PR that involves a faceless corporate entity reaching out in a formal way to a disgruntled reporter will only make that reporter laugh, and redouble his efforts to screw that company into oblivion. But most people find it very hard to act like coldhearted bastards on a face-to-face personal level. It's easy to tell somebody to fuck off on a blog, or (phrased more respectfully) in a feature story. If that person has taken you out to lunch, though, it suddenly becomes almost impossible. Because now, that flack is not just some jerk bothering you on behalf of somebody you don't like to do something you don't want to do; that flack is the guy who you sat down with and talked about the Yankees and what neighborhood you live in and where you went to school and how stupid so and so is. He's an actual person.

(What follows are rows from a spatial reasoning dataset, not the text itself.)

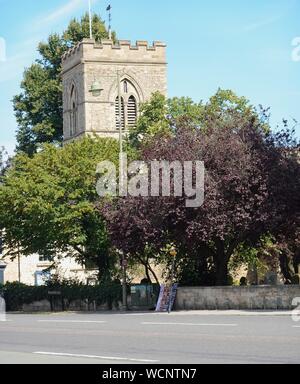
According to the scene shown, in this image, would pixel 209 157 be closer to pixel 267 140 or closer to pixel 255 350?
pixel 267 140

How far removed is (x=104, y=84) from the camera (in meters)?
94.4

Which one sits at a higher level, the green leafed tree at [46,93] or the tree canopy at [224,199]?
the green leafed tree at [46,93]

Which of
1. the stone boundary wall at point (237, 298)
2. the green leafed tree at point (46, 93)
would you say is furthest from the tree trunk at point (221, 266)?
the green leafed tree at point (46, 93)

In the week and a half since Gawker got into a little tiff with the Wal-Mart touting PR firm Edelman, my invitations to lunch (well, after-work drinks, but same principle) have gone WAY up. Many people decided they would like to be on Gawker's good side. The invitations are mostly from PR people that I knew before I got here, and most of those PR people are among the few (I can count on my fingers) that I actually like on a personal level. Why do I like them? Because I had lunch with them before, and they're nice guys.

It's inescapable. Lunch works. To go out to lunch with somebody, laugh and talk, and then go back to work and write an article that plunges a knife in their back is an exceedingly hard thing to do. It can be done; sometimes, it must be done; but it takes a lot of the fun out of it. Most good PR people are, by nature, personable and friendly. And while some of them are transparent assholes who want nothing more than to shill and shill some more, others come off like regular people who have a job to do, but would rather talk shit and joke around like a normal human being. I guarantee that if you could construct a chart of positive vs. negative news coverage, the positives would jump immediately following lunch meetings with PR people representing the stories' subjects. And stay that way for a long time. The effect is lasting. It's scary.

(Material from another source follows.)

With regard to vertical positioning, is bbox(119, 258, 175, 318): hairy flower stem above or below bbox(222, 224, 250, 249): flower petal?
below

It does make it even sweeter, however, on those occasions when you have lunch with a flack and come back with your previous suspicions of them being an asshole confirmed. Then you can just fire away at will in good conscience.

Luckily, there's an easy way out of this conundrum, so we don't all get stuck just easing off every evil company in the world just because their PR person happens to be a halfway decent human being. The real test of a good flack is one who can accept criticism and carry on without hating you. Those people are much rarer than the broad class of those who can act nice at lunch. So reporters, bloggers, and commenters everywhere: Don't be afraid to say Wal-Mart sucks, just because one of their mouthpieces lives in Brooklyn just like you and also likes your favorite band. If he's really cool, he already knows his client sucks, and he won't hold it against you; if not, he was never that cool in the first place.